* Problems to work on:
a. In the article on museums reopening, rewrite the section from "There’s also the" to "Courtesy of The Metropolitan Museum of Art, New York.", swapping "anniversary" for "milestone".
b. Extend the article on museums reopening and rescheduling exhibitions by picking up after its final sentence.

* Exercise passage:

____________________

Like many museums throughout the U.S., Crystal Bridges closed the week of March 15th and has remained in a state of uncertainty up until today, when it announced it would reopen to the public on June 10th. “What we’re trying to be is consistent and reliable,” said Groesbeck. The museum will be reopening with “Hank Willis Thomas: All Things Being Equal,” which has been extended to July 13th and is free.

There’s also the issue of timeliness. Many museums coordinate exhibitions specifically tied to moments in history, anniversaries, and broader cultural initiatives. New York’s Metropolitan Museum of Art, for example, was planning on opening its show “Making The Met: 1870-2020,” in celebration of the institution’s 150th anniversary, on March 30th. “We are allowing ourselves to let the 150th anniversary spill into the 151st year, which I think is the wise thing to do,” said Andrea Bayer, the Met’s deputy director for collections and administration. She added that “151 is the new 150! We’ll just consider this a mature way to celebrate a birthday when you can’t do it on the day itself.”

Exterior view of The Metropolitan Museum of Art, New York. Courtesy of The Metropolitan Museum of Art, New York.

A majority of the programming and events tied to both the exhibition and the anniversary will also likely take place in 2021. The museum recently pushed back its expected reopening date from July to mid-August, at the very earliest. “We’re looking to expand most of the exhibitions that were on view to give people the opportunity to enjoy them,” said Bayer. “So much work and care went into them.”

Inward-focused exhibitions that draw heavily on an institution’s permanent collection are one thing, but exhibition planning gets really tricky when partner institutions and inter-museum lending is involved. “There’s a lot that’s changed,” said Gary Tinterow, the director of the Museum of Fine Arts, Houston (MFAH), which was one of the first museums in the U.S. to reopen to the public, on May 23rd. “It’s still moving around because other cities don’t yet know when they’ll be able to reopen.” A major Phillip Guston exhibition co-organized with London’s Tate, the National Gallery of Art, Washington, D.C., and the Museum of Fine Arts, Boston that was supposed to open at MFAH this fall now likely won’t be possible until next year.

Exterior view of Museum of Fine Arts, Houston. Photo by Robb Williamson. Courtesy of the Museum of Fine Arts, Houston.

____________________

* Record extracts:

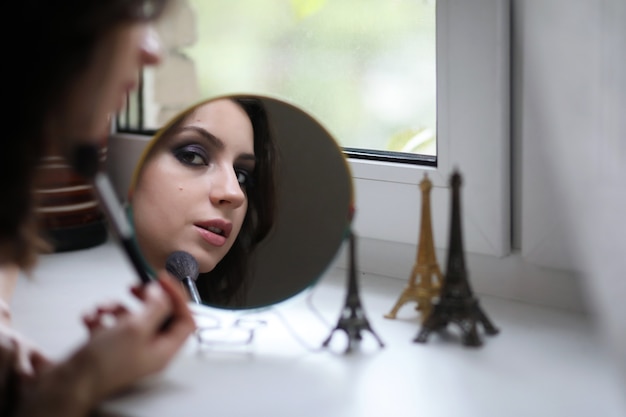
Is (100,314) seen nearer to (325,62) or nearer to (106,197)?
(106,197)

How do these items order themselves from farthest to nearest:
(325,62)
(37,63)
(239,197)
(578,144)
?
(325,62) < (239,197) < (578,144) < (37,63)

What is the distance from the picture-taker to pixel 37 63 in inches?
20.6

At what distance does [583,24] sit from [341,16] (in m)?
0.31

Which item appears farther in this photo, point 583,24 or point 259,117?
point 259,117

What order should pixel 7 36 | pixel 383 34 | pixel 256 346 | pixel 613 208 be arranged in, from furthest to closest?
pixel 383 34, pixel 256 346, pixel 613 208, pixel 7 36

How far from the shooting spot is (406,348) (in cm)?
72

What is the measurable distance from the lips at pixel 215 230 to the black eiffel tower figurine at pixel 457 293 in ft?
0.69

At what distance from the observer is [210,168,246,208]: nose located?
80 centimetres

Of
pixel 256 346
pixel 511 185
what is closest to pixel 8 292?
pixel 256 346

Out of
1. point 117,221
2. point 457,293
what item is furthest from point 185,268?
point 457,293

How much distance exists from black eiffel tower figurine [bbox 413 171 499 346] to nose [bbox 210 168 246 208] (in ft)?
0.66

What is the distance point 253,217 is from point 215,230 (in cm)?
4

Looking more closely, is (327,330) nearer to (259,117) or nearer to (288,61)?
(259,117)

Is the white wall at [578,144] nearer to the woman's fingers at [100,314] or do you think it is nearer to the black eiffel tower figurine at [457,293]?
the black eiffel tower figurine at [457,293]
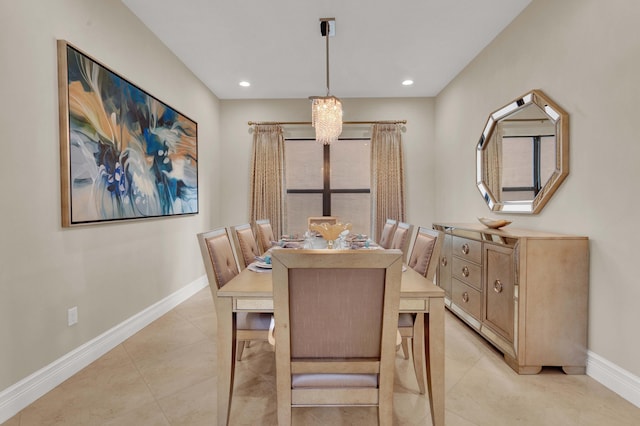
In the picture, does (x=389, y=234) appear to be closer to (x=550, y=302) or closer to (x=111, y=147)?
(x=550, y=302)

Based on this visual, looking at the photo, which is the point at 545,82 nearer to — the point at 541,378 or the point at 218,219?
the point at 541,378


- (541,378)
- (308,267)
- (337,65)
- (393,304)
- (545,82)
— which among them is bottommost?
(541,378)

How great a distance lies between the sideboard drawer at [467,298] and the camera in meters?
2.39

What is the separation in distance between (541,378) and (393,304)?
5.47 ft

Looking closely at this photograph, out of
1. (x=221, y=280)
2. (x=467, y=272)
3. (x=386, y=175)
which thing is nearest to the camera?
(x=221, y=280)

____________________

* Responses to the exercise:
a.
There’s also the issue of timeliness. Many museums coordinate exhibitions specifically tied to moments in history, anniversaries, and broader cultural initiatives. New York’s Metropolitan Museum of Art, for example, was planning on opening its show “Making The Met: 1870-2020,” in celebration of the institution’s 150th milestone, on March 30th. “We are allowing ourselves to let the 150th milestone spill into the 151st year, which I think is the wise thing to do,” said Andrea Bayer, the Met’s deputy director for collections and administration. She added that “151 is the new 150! We’ll just consider this a mature way to celebrate a birthday when you can’t do it on the day itself.”

Exterior view of The Metropolitan Museum of Art, New York. Courtesy of The Metropolitan Museum of Art, New York.

b.
Moscow’s Garage Museum of Contemporary Art has been dealing with similar challenges. “It’s a very complicated thing for the exhibition coordinators,” said curator Valentin Dyakonov. “They had to write personally to every lending institution or person to ask for permission to extend the loans for these shows. It was a volume of emails unprecedented in the history of our museum.” Like the Metropolitan Museum, the Garage Museum chose to shutter a few days ahead of its official government lockdowns, which were instituted in mid-March.

Even as museums reopen, show calendars remain in flux. “Global logistical and travel restrictions have caused major problems,” said a representative from the UCCA, which operates spaces in Beijing and the nearby seaside town of Beidaihe. “We were required to postpone planned exhibitions despite both our museums having now reopened.”

Exterior view of Garage Museum of Contemporary Art. Courtesy of Garage Museum of Contemporary Art.

On the plus side, united by these collective concerns, art institutions around the world have been communicating, organizing, and figuring out ways to help assist one another. “All of our partners have been remarkably helpful, conducive, collaborative, and collegial,” said Tinterow. “It’s been a great experience.” Crystal Bridges’s Robin Groesbeck echoed that sentiment: “If there’s any kind of silver lining,” she said, “it’s about helping each other.”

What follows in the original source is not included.